Prediction vs Recommendation

It is important to know that Prediction and Recommendation tasks place different requirements on the CF system. To recommend an item, the system does not necessarily require to know about all the items (ie. can be a subset). Whereas to provide a prediction for a particular item, a system must store information about every item (including rarely rated ones). Hence, personalized predictions for many items often have larger memory requirements.

In 2007 the authors concluded that CF will be one of the core systems that drives the personalization technologies. However, they acknowledged the complexity with filtering information such as aesthetic taste will continue to require people in the loop, in order to condense opinions into data so it can be more easily processed by software – ratings.

When Netflix Prize was announced in 2006 to give away $1 million to anyone (team) who can improve the accuracy rate of their existing system (Cinematch) by 10%, the interest in Recommender Systems surged.
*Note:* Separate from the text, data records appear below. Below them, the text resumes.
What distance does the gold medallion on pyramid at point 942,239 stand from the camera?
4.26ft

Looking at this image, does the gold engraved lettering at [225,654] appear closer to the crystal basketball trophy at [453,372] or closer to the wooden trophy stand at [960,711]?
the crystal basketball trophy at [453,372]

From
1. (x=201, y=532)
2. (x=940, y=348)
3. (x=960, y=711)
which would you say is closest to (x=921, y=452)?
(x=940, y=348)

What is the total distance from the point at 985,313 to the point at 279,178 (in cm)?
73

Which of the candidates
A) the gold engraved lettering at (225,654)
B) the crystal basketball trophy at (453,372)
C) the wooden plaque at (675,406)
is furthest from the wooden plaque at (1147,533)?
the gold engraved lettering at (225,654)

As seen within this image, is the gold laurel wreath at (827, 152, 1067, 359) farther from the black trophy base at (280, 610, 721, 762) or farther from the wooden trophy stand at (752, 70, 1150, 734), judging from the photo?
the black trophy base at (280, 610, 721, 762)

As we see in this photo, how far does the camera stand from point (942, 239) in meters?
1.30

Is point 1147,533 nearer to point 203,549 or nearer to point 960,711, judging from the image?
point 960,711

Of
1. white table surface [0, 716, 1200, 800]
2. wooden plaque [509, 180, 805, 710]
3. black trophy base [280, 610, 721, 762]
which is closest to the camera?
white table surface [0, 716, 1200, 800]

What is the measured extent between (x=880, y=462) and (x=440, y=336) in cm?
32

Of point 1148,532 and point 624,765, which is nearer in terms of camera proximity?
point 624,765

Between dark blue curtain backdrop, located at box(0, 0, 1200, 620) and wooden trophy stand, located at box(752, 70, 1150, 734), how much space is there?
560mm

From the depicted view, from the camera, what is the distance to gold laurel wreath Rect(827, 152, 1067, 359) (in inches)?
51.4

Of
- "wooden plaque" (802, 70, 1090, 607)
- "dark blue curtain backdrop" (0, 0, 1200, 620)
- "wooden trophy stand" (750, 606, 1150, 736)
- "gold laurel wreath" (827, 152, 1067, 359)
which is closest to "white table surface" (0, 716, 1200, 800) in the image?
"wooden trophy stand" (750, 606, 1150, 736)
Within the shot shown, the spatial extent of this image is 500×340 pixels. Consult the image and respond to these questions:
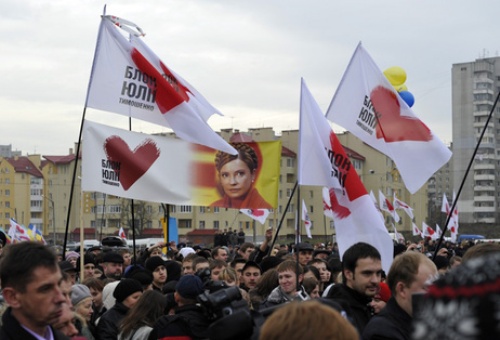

Every year a progress prize of $50,000 was awarded to the top team providing they improved the existing accuracy rate by at least 1% over the previous progress prize winner (or Cinematch), and if no team has won the grand prize. By 2009 the “BellKor’s Pragmatic Chaos” team**, a merger of teams “Bellkor in BigChaos” and “Pragmatic Theory”, won the grand prize with a final combination of 107 algorithms that achieved a 10.05% improvement over Cinematch (Amatriain, 2013).

The underlying algorithms with the best performance in the ensemble was Matrix Factorization and Restricted Boltzmann Machines, a linear combination of the two reduced the error to 0.88. Therefore, they were the only two algorithms that was put into production after overcoming some limitations, and is still part of Netflix’s recommendation engine today. (Amatriain, 2013)

**The respective group's paper on their winning algorithms can be found in the links: BellKor, BigChaos, Pragmatic Theory.

Two primary areas of collaborative filtering (CF) are neighborhood methods and latent factor models. Neighborhood methods are centered on computing the relationships between items, or between users. In contrast, the latent factor models try to explain the ratings by characterizing both items and users by a given number of factors inferred from the rating patterns. Factors that measure the obvious dimensions could be comedy versus amount of action, whereas the less well-defined dimensions could be the depth of character development, and some dimensions could be completely uninterpretable (by humans).

Matrix factorization (MF) technique has been one of the most successful realizations of latent factor models. Figure 2 illustrates a simple two dimensions example of the latent factor model - the item is measured by the extent to which it possesses those factors; the user is the extent of interest they have in items that are high on the corresponding factors. From this basic MF model, a user’s predicted rating for an item is captured by the user’s overall interest in the item’s characteristics, or equally the dot product of the vectors (item's and user's) on a set of factors in that space.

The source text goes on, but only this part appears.